# Part 3: Pretrained Convolutional Neural Networks

In [None]:
%matplotlib inline

In [None]:
import numpy as np
import matplotlib.pyplot as plt

# for elementary image manipulation
import imageio as iio

# specifies the default figure size for this notebook
plt.rcParams['figure.figsize'] = (10, 10)

# specifies the default color map
plt.rcParams['image.cmap'] = 'gray'

# we'll use keras to build our networks
from tensorflow import keras
from keras.models import Sequential

from keras.layers import Flatten, Dense, Dropout
from keras.layers import Conv2D, MaxPooling2D
from keras.layers import ZeroPadding2D

from tensorflow.keras.optimizers import SGD

# Working with a Pre-Trained Network

Now lets load an already trained network in our environment.

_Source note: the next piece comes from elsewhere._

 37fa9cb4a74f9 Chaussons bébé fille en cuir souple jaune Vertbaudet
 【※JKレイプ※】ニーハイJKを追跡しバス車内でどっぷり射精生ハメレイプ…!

This network (VGG-16) has been trained on the Imagenet dataset where the goal is to classify pictures into one out of one thousand categories. 
When it came out in 2014, it won the annual ImageNet Recognition Challenge correctly classifying 93% of the images in the test set. 
For comparison, humans can achieve around 95% accuracy. 
It's also very simple, it only uses 3x3 convolutions (like the ones you have used before)! 

It is however rather deep and it takes **2 to 3 weeks with 4 GPUs** to train it...

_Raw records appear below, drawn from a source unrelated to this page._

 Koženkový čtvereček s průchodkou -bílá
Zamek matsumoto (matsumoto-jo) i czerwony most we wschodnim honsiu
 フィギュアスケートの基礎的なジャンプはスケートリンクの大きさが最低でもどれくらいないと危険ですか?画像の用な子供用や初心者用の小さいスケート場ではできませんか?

To load the model, you must first define it's architecture. 
You're going to do this step by step as you learn the components of convolutional neural networks. 

**IMPORTANT NOTE**: it is extremely difficult to come up with an architecture "that works". So while people successfully adapt existing neural nets such as VGG16 to their needs (and, in fact, a lot of people use it without its last layer as an *image-embedding operator*), architecture design is the realm of research (and much head scratching).

Recently, the Google Brain team has applied brute-force style search to try to find the best architectures for problems but also to learn what activation function to use, what step-size mechanisms etc (learn everything-approach). 
This required an obscene amount of resources and the results were far from intuitive (*search for "Google Brain 2017 year review" for a discussion of this and many other interesting results*). 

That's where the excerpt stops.